407 Long Range Patrol Squadron (abbreviated 407 LRP Sqn, formerly 407 Maritime Patrol Squadron) is a long range and maritime patrol squadron of the Royal Canadian Air Force. It is located at 19 Wing Comox, on Vancouver Island, British Columbia, and operates the Lockheed CP-140 Aurora. The unit was formed during the Second World War, operating from British bases as maritime patrol and strike unit.

==History==
No. 407 Coastal Strike Squadron was formed at RAF Thorney Island, England on 8 May 1941, first training on the Bristol Blenheim. It was one of seven Article XV RCAF units to serve with RAF Coastal Command.

The squadron's wartime history can be divided into two periods. From September 1941 to January 1943, the squadron operated as a "strike" squadron attacking enemy shipping with the Lockheed Hudson. It was as a strike squadron that it won its reputation and its nickname "The Demon Squadron". On 29 January 1943 it was re-designated as 407 General Reconnaissance Squadron, and for the remainder of the war it protected friendly shipping from the U-boat threat operating the Vickers Wellington. The squadron was disbanded on 4 June 1945 following the end of the Second World War.

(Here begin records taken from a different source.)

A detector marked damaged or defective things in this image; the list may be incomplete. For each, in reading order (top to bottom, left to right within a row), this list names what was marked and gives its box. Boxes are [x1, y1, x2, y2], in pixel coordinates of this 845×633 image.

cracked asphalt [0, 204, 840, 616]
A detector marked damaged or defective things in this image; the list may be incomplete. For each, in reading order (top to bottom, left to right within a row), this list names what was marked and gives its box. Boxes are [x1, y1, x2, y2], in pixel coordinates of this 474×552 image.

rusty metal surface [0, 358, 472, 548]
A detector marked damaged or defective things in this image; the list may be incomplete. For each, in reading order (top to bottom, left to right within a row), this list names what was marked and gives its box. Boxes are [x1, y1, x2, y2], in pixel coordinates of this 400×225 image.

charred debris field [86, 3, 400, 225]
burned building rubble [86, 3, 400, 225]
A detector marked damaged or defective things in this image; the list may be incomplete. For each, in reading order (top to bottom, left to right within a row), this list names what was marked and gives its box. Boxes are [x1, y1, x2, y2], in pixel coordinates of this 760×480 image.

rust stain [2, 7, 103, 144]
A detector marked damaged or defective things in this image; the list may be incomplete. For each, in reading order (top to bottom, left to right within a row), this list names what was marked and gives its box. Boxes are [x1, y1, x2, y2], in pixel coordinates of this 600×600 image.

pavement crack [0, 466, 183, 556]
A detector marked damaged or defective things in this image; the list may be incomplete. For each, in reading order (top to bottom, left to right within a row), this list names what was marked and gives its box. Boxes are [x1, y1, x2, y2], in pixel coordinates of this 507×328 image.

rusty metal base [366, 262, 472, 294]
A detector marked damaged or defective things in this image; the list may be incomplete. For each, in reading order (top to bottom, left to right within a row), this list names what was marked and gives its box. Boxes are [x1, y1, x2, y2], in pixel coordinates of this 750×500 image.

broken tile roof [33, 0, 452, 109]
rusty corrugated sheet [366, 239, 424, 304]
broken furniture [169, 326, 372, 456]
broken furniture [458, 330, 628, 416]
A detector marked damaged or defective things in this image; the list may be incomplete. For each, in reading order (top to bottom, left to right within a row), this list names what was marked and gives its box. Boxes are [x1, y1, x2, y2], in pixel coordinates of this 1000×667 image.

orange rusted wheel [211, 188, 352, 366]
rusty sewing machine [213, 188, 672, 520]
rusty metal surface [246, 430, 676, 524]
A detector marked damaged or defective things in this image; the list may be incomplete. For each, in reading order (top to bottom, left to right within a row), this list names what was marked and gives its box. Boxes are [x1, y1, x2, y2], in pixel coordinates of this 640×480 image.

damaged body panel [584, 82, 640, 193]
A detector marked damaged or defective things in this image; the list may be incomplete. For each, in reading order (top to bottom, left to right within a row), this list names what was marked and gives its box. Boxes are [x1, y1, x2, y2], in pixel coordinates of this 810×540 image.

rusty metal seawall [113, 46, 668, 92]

On 1 July 1952 the squadron was reactivated at RCAF Station Comox as 407 Maritime Reconnaissance Squadron flying the Avro Lancaster. On 17 July 1956 it was redesignated as a Maritime Patrol Squadron. The squadron has served continuously in Comox since 1952 flying the Lancaster, Lockheed Neptune, and Canadair CP-107 Argus. On 28 June 1975, the squadron was presented its standard by Walter Stewart Owen, Lieutenant Governor of British Columbia. 407 Squadron flies the Lockheed CP-140 Aurora on coastal patrol, anti-submarine and long range patrol duties. It used these aircraft to conduct operations in the Arabian Sea after the 11 September 2001 terrorist attacks.